CONSIGNE 1 -> Relevez, s'il vous plaît, toutes les personnes nommées dans le texte présenté.
CONSIGNE 2 -> Recopiez fidèlement tout le passage du texte présenté qui va de "Édouard Philippe l’a" jusqu'à "leur est dû." inclus.

Ce dimanche après-midi se tenait une conférence de presse - aux airs d'allocution - durant laquelle Olivier Véran et Edouard Philippe n'ont eu de cesse de répéter aux Français de se laver les mains, entre autres. Mais imagine-t-on le général De Gaulle terminer un discours par un "Prenez soin de vous" ? Cessons d'infantiliser.

Le regard libre d'Elisabeth Lévy

Chaque matin, retrouvez le regard libre d'Élisabeth Lévy à 8h10 sur sudradio.fr.

 

Édouard Philippe l’a répété. La vie d’après ne ressemblera pas à la vie d’avant. Qu’est-ce qui va le plus changer? 

Imagine-t-on le général de Gaulle dire aux Français « prenez soin de vous », mots par lesquels le premier Ministre a conclu la conférence de presse hier ?  

Le changement à l’œuvre. L’État est aux manettes de notre vie collective et de nos existences individuelles, mais on ne parle pas d’un État autoritaire, oppresseur, pour tout dire patriarcal, cette fois, c’est l’État nourricier et consolant, un maternant, baptisé Big Mother par le psychanalyste Michel Schneider, un État où la bonté supplante l’autorité. Au risque de nous transformer en enfants gâtés estimant que tout leur est dû. 

Vous avez trouvé Edouard Philippe maternel ?

DONNÉES FOURNIES ->
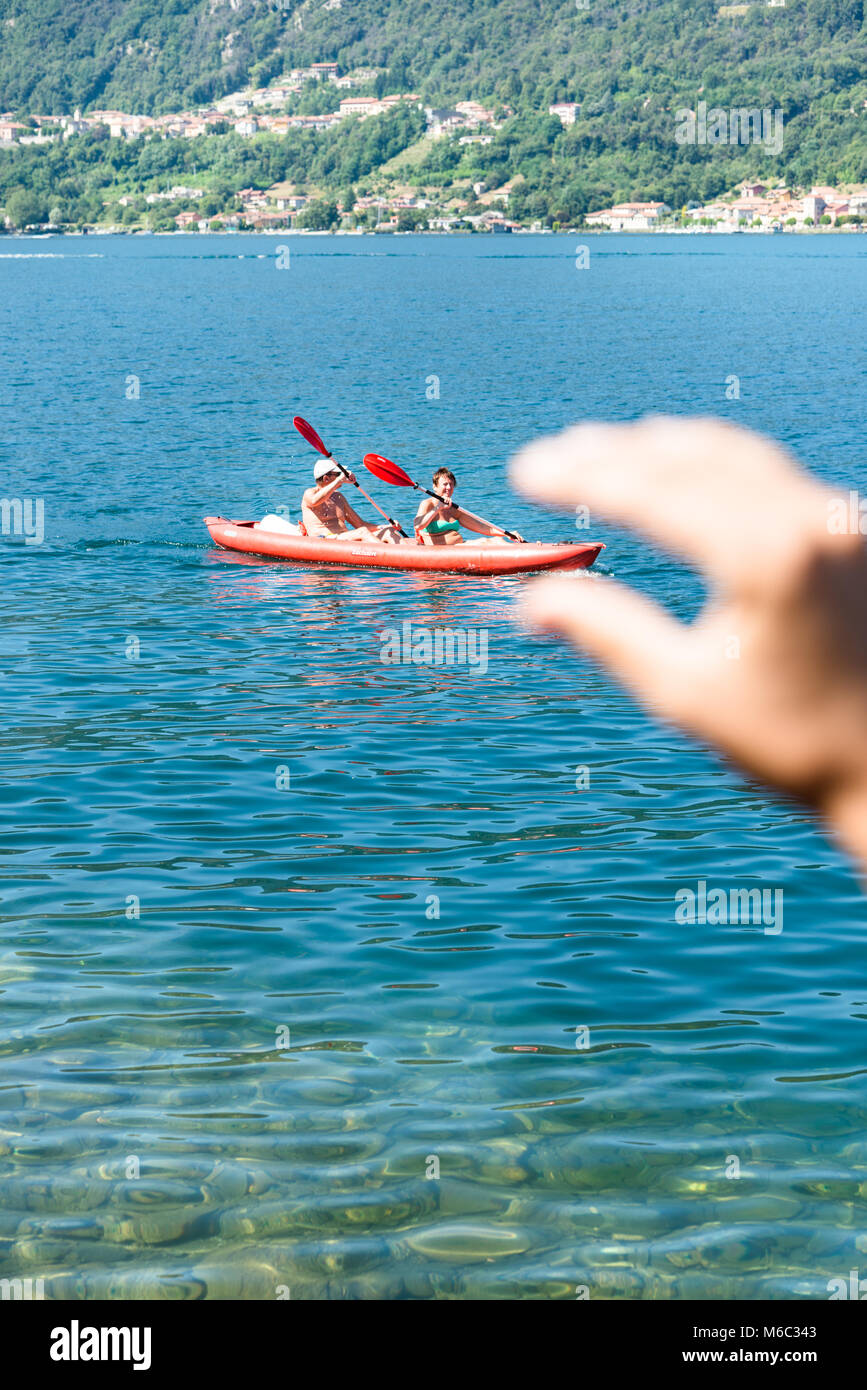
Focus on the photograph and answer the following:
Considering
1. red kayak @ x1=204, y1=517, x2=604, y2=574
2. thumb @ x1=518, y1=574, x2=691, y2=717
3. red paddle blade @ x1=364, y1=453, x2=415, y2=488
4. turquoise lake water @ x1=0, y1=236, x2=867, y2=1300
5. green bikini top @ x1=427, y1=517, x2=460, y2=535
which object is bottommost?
turquoise lake water @ x1=0, y1=236, x2=867, y2=1300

RÉPONSE COMPLÈTE 1 ->
- Olivier Véran
- Edouard Philippe
- le général De Gaulle
- Elisabeth Lévy
- Michel Schneider

RÉPONSE COMPLÈTE 2 ->
Édouard Philippe l’a répété. La vie d’après ne ressemblera pas à la vie d’avant. Qu’est-ce qui va le plus changer? 

Imagine-t-on le général de Gaulle dire aux Français « prenez soin de vous », mots par lesquels le premier Ministre a conclu la conférence de presse hier ?  

Le changement à l’œuvre. L’État est aux manettes de notre vie collective et de nos existences individuelles, mais on ne parle pas d’un État autoritaire, oppresseur, pour tout dire patriarcal, cette fois, c’est l’État nourricier et consolant, un maternant, baptisé Big Mother par le psychanalyste Michel Schneider, un État où la bonté supplante l’autorité. Au risque de nous transformer en enfants gâtés estimant que tout leur est dû.